((
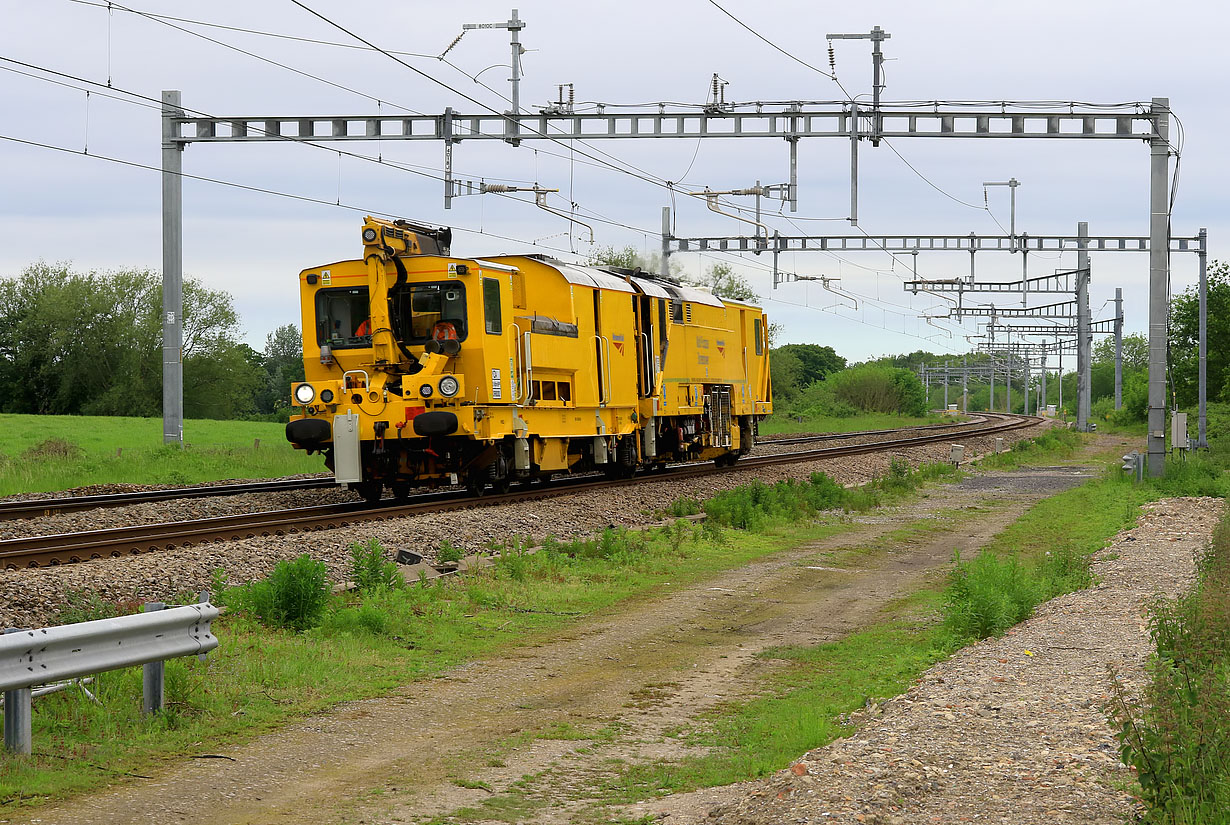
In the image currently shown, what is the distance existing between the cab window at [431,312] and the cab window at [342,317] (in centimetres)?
62

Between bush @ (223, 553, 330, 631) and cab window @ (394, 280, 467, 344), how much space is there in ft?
27.5

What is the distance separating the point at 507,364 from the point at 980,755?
1295 cm

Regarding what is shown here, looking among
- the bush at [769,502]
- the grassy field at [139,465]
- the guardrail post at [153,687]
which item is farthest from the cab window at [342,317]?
the guardrail post at [153,687]

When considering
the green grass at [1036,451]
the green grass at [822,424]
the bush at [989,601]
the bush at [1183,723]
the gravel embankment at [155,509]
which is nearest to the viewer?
the bush at [1183,723]

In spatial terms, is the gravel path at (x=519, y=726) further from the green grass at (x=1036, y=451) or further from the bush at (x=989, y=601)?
the green grass at (x=1036, y=451)

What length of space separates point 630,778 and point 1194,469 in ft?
71.8

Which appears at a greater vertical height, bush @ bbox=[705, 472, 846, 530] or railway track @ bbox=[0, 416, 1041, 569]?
railway track @ bbox=[0, 416, 1041, 569]

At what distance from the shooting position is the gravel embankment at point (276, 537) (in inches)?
396

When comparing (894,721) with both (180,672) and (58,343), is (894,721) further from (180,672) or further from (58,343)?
(58,343)

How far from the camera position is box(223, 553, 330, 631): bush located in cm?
978

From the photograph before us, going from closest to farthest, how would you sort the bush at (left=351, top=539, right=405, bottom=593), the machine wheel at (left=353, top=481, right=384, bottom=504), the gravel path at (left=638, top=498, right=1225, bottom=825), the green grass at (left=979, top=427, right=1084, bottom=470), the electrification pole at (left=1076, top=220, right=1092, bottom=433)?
the gravel path at (left=638, top=498, right=1225, bottom=825)
the bush at (left=351, top=539, right=405, bottom=593)
the machine wheel at (left=353, top=481, right=384, bottom=504)
the green grass at (left=979, top=427, right=1084, bottom=470)
the electrification pole at (left=1076, top=220, right=1092, bottom=433)

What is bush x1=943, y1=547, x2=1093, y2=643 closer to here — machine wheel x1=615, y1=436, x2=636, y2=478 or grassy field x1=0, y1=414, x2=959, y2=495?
machine wheel x1=615, y1=436, x2=636, y2=478

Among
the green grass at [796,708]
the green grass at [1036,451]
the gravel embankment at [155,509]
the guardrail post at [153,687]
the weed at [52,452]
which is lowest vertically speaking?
the green grass at [796,708]

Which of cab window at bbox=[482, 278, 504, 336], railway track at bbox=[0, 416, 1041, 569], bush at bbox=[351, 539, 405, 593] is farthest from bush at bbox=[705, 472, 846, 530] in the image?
bush at bbox=[351, 539, 405, 593]
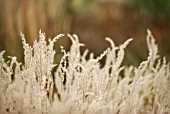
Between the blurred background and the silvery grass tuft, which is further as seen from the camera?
the blurred background

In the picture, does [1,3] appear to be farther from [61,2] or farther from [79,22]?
[79,22]

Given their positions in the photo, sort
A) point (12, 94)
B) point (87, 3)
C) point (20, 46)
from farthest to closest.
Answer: point (87, 3), point (20, 46), point (12, 94)

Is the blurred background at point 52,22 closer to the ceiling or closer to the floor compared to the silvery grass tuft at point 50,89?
closer to the ceiling

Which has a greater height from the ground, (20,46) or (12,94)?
(20,46)

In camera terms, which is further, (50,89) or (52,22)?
(52,22)

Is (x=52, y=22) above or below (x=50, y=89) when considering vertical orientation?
above

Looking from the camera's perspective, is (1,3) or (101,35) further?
(101,35)

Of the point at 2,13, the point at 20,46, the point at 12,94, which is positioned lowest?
the point at 12,94

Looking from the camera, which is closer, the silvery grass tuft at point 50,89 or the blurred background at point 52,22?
the silvery grass tuft at point 50,89

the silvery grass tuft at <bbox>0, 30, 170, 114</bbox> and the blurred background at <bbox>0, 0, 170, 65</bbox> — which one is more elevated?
the blurred background at <bbox>0, 0, 170, 65</bbox>

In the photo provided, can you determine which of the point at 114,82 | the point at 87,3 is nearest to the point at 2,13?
the point at 114,82

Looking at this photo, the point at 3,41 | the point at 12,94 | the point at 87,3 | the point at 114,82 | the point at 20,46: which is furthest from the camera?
the point at 87,3
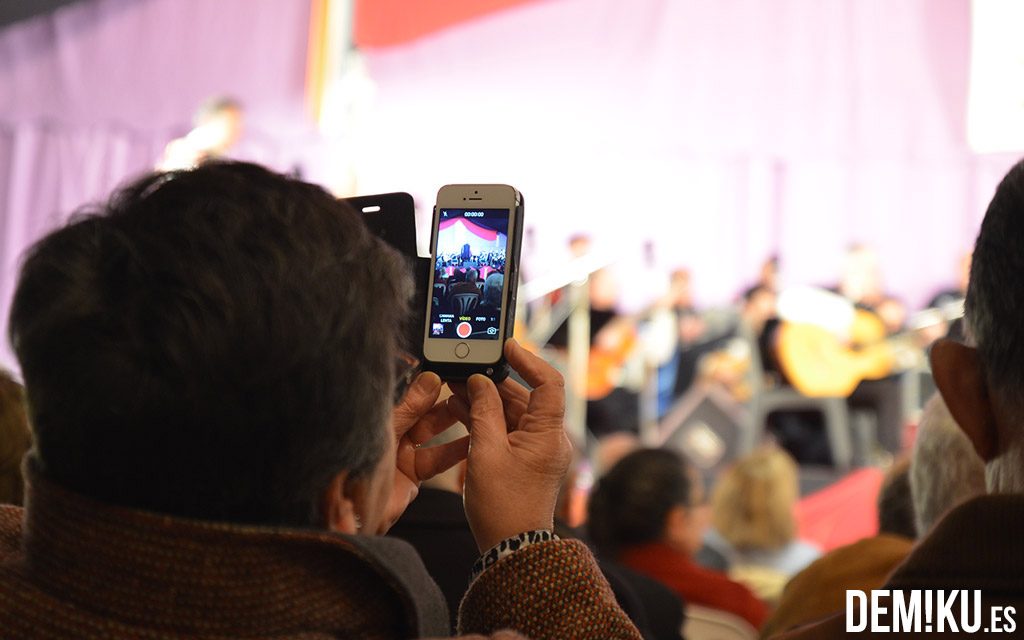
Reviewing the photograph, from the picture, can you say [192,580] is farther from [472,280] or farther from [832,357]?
[832,357]

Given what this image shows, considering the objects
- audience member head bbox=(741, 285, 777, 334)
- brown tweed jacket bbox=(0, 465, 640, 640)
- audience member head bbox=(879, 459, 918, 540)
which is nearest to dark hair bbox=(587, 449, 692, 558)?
audience member head bbox=(879, 459, 918, 540)

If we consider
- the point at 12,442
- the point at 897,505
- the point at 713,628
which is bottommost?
the point at 713,628

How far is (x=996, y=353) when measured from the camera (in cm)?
104

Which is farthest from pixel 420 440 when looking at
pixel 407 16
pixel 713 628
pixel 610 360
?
pixel 407 16

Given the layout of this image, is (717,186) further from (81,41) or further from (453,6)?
(81,41)

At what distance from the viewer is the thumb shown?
113cm

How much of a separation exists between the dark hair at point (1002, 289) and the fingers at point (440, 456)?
0.51m

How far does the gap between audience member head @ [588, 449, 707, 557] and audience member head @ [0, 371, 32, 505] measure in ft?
A: 5.46

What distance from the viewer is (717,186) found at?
6.93 meters

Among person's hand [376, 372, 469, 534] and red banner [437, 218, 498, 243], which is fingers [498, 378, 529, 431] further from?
red banner [437, 218, 498, 243]

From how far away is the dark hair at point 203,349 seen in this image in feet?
2.72

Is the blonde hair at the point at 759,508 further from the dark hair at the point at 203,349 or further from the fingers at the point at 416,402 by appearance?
the dark hair at the point at 203,349

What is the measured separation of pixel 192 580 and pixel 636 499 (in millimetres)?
2274

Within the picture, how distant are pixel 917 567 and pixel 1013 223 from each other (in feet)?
1.01
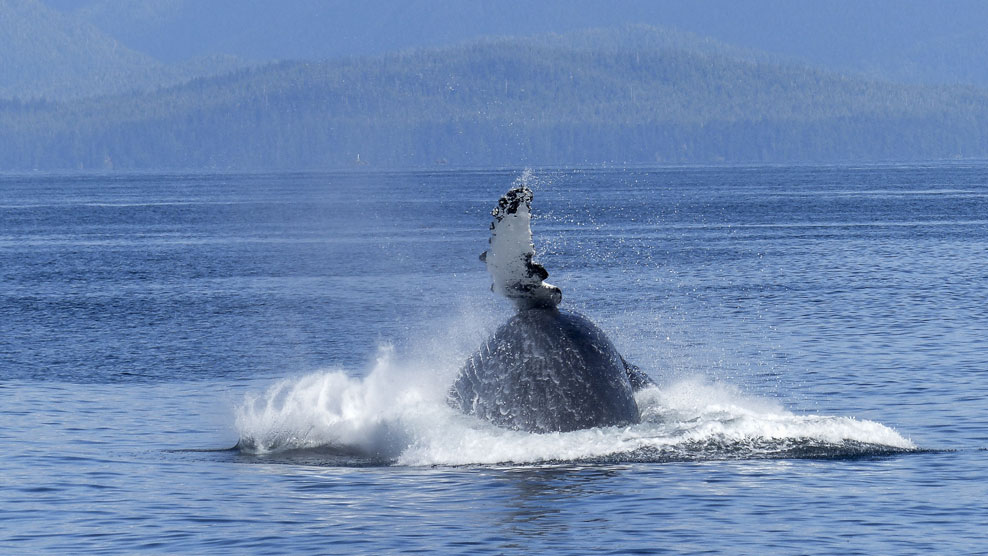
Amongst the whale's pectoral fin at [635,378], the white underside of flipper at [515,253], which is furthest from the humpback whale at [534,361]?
the whale's pectoral fin at [635,378]

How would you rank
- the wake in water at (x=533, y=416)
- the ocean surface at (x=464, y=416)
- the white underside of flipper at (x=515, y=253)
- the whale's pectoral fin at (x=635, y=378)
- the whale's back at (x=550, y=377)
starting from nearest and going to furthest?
1. the ocean surface at (x=464, y=416)
2. the whale's back at (x=550, y=377)
3. the wake in water at (x=533, y=416)
4. the white underside of flipper at (x=515, y=253)
5. the whale's pectoral fin at (x=635, y=378)

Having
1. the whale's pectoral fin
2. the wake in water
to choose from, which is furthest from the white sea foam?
the whale's pectoral fin

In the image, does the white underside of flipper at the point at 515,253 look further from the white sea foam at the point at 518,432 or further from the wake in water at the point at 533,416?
the white sea foam at the point at 518,432

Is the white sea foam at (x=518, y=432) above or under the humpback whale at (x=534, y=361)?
under

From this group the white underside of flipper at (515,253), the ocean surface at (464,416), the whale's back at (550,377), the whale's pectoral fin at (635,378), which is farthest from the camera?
))
* EXERCISE INSTRUCTIONS:
Copy out each line of the rows above that includes the word "water".

* ANSWER:
- the wake in water at (x=533, y=416)
3. the wake in water at (x=533, y=416)
2. the wake in water
In the image, does the white underside of flipper at the point at 515,253 look further from the white sea foam at the point at 518,432 or further from the wake in water at the point at 533,416?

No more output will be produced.